For estimating potential changes in tax revenues, the graphs on this page use the hybrid approach that combines firm-level financial accounts (from ORBIS) with aggregated CbCR data.

Treatment of small baselines

Some countries report a very small corporate tax base in the underlying data. In these cases, even modest absolute changes can result in extremely large percentage movements, which are not meaningful when data are incomplete or unstable. To avoid presenting misleading relative effects, the tax-base visualisations on this page exclude countries whose baseline corporate tax base is below 1 billion USD/EUR. These jurisdictions remain included in the full report—particularly in the detailed tables and discussion—but are omitted here to ensure that the graphical patterns remain interpretable.

International loss consolidation has different short-term and long-term impacts

Switching to unitary taxation would bring together all the past losses of multinational groups at the global level. Because losses can be offset against profits, this produces a temporary dip in the worldwide tax base, strongest in the first years of a new system, then fading as older losses expire.

Most simulations therefore show a smaller tax base in the early years, with effects becoming more modest over time.

The largest-coverage parts of the analysis use aggregate data (from country-by-country reporting and hybrid methods).

These data do not allow the loss-consolidation effect to be modelled.

As a result:

  • The global tax base is held constant in these simulations, even though in reality it would fall temporarily.

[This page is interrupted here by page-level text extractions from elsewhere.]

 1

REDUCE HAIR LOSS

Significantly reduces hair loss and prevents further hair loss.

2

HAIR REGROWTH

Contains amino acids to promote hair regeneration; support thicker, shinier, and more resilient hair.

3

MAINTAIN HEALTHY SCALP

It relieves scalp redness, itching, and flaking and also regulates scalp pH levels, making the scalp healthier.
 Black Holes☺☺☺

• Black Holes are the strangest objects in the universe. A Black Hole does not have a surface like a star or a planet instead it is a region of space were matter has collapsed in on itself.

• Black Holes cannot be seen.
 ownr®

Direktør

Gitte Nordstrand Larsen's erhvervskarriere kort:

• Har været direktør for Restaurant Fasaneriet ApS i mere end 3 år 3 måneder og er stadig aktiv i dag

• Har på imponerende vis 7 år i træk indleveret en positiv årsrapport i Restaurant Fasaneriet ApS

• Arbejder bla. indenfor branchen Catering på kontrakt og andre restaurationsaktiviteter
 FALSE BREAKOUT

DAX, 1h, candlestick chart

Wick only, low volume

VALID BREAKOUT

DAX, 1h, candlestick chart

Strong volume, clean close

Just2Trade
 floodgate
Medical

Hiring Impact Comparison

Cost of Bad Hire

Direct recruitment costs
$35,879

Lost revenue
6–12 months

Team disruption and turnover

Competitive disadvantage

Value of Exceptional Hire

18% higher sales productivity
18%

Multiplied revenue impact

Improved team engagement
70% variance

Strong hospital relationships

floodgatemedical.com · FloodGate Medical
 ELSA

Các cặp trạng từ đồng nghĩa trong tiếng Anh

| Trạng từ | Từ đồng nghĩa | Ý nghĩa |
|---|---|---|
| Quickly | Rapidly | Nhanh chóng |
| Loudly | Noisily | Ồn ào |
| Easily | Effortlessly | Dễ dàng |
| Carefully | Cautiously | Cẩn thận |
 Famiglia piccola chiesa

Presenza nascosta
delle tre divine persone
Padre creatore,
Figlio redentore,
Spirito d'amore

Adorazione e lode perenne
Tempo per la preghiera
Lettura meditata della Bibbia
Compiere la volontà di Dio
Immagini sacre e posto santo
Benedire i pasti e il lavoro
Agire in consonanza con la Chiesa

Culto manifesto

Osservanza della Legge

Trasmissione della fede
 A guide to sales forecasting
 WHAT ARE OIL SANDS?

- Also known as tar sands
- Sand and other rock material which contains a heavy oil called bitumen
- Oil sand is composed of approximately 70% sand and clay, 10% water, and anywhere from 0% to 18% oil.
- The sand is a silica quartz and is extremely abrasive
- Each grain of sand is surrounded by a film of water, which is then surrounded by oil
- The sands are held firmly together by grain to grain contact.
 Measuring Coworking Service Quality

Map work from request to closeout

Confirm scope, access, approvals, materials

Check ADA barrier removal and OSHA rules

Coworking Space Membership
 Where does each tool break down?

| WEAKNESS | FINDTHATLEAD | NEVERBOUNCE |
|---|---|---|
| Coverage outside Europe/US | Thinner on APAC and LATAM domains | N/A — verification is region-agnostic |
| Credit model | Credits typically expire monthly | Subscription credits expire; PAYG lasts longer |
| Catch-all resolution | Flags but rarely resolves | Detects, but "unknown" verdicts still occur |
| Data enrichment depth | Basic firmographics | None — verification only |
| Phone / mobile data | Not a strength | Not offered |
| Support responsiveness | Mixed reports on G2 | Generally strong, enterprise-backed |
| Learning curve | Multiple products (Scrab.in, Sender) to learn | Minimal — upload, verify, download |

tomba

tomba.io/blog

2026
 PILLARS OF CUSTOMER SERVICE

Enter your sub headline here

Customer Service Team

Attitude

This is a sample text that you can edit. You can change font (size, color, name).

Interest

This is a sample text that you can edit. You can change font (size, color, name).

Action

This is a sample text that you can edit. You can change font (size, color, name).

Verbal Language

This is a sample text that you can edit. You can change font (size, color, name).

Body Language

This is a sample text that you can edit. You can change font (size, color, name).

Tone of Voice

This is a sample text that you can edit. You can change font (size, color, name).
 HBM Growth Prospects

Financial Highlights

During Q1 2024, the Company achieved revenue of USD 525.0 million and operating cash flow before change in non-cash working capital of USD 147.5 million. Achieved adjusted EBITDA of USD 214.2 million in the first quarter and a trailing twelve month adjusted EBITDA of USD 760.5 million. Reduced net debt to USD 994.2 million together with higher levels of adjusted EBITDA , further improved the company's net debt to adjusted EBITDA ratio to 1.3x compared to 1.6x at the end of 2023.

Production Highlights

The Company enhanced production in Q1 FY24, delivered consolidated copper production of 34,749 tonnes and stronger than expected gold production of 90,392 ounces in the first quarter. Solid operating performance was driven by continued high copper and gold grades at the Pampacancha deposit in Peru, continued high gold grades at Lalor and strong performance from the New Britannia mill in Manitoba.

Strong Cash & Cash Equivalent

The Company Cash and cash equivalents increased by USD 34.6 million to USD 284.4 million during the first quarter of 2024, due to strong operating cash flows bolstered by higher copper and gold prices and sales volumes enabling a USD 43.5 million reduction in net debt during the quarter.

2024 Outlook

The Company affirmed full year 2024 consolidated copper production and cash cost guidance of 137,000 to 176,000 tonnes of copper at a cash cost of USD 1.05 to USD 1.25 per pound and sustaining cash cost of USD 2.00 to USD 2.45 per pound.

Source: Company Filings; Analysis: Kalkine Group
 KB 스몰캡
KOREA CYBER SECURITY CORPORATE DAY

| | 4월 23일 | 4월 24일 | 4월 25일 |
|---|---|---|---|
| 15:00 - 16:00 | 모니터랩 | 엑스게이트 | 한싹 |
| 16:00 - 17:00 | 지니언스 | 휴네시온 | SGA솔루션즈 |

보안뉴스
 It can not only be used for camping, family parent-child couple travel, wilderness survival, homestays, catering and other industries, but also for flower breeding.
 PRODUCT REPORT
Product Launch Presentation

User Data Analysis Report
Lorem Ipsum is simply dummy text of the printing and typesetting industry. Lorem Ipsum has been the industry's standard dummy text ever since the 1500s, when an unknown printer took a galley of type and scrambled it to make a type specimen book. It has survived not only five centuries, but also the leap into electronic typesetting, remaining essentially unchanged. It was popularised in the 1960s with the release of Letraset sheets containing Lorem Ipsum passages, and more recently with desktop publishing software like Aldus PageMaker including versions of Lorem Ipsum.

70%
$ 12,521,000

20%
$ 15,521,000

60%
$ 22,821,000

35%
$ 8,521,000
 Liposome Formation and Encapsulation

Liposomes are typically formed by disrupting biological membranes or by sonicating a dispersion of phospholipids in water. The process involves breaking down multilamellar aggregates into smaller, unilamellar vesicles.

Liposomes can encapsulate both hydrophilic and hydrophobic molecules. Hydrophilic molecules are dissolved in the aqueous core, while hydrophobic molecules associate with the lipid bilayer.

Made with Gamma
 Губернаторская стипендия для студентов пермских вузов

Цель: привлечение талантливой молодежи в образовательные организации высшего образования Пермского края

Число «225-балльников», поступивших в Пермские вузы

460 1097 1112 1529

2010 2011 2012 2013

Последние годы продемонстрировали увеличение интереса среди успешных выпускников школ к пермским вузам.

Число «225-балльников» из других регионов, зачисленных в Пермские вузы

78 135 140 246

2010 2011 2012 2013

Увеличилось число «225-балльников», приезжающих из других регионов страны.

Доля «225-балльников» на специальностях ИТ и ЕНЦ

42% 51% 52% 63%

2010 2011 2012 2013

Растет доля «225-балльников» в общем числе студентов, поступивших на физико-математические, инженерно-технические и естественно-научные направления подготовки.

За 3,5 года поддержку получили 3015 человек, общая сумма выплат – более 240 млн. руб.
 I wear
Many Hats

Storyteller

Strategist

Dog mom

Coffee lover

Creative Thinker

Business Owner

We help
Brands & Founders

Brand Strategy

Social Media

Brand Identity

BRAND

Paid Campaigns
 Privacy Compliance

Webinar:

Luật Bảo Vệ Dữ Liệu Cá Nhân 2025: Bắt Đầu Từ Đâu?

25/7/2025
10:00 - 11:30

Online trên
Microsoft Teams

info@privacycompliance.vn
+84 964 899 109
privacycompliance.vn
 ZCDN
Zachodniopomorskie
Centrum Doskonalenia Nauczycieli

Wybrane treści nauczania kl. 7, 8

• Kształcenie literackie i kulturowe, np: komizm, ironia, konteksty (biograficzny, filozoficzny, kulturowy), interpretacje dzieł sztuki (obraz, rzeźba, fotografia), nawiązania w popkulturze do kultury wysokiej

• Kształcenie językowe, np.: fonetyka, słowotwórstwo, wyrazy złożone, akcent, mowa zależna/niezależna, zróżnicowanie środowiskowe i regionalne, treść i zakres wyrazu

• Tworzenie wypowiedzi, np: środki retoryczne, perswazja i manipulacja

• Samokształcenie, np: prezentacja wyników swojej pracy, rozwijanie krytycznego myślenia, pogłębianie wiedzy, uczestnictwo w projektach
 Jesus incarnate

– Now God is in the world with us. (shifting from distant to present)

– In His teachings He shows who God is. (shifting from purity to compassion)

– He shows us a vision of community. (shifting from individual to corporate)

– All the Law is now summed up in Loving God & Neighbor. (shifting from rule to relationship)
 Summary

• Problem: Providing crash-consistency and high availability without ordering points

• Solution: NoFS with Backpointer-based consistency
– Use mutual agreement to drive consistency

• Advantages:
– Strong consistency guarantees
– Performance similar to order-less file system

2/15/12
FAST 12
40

  • Some gains may appear slightly overstated, especially where results rely on these aggregate methods.

This does not change the direction of redistribution, but it affects the scale.

Results are highly sensitive to which tax rate is assumed

The graphs on this page focus on how the tax base is redistributed under different formulas. What countries actually collect in revenue will ultimately depend on:

• the tax rates they apply nationally, and

• any global minimum tax or other common rules that are agreed.

The report shows that overall global revenue effects are sensitive to these choices. Using higher or lower effective tax rates in the simulations can shift the aggregate result from a small global loss to a small global gain. The pattern of who gains and who loses in terms of tax base, however, is much more stable across assumptions.

Sector-specific tax regimes are not included

The simulations treat all profits as if they were taxed under the same statutory rate.

This means the model does not take account of:

  • higher tax rates applying to certain sectors (e.g. oil and gas), or

  • special regimes such as patent boxes or incentives.

Countries with large extractive sectors or significant special regimes may therefore see actual revenues differ from the modelled averages.

Behavioural changes are not modelled

The simulations assume that firms do not immediately change where they place workers, physical assets or sales in response to unitary taxation.

In reality, some adjustment is likely over time. However, relocating real activity, shifting factories, offices or jobs, is much more costly than shifting profits on paper, so very large movements are unlikely in the short term.

The exact size of any behavioural response is uncertain, and the graphs should be read as medium-term static estimates, not forecasts of every future adjustment.

Measuring sales and customer location

Some of the indicators used to allocate profits in the formulas are difficult to measure directly, especially at the global level.

Two issues are particularly important:

a. Sales by destination must be approximated

Firm accounts usually record where sales are booked, not where customers are located.

To estimate customer-location sales, the study must rely on a proxy: output minus exports, drawn from sector-level data.

This approximation can:

  • overstate gains for very large markets (e.g. the US and China), and

  • understate complexity in global value chains.

b. Sales recorded by firms may include intra-group transactions

When revenues include related-party sales, results can be distorted by transfer pricing arrangements. Excluding these data is not always possible across all countries.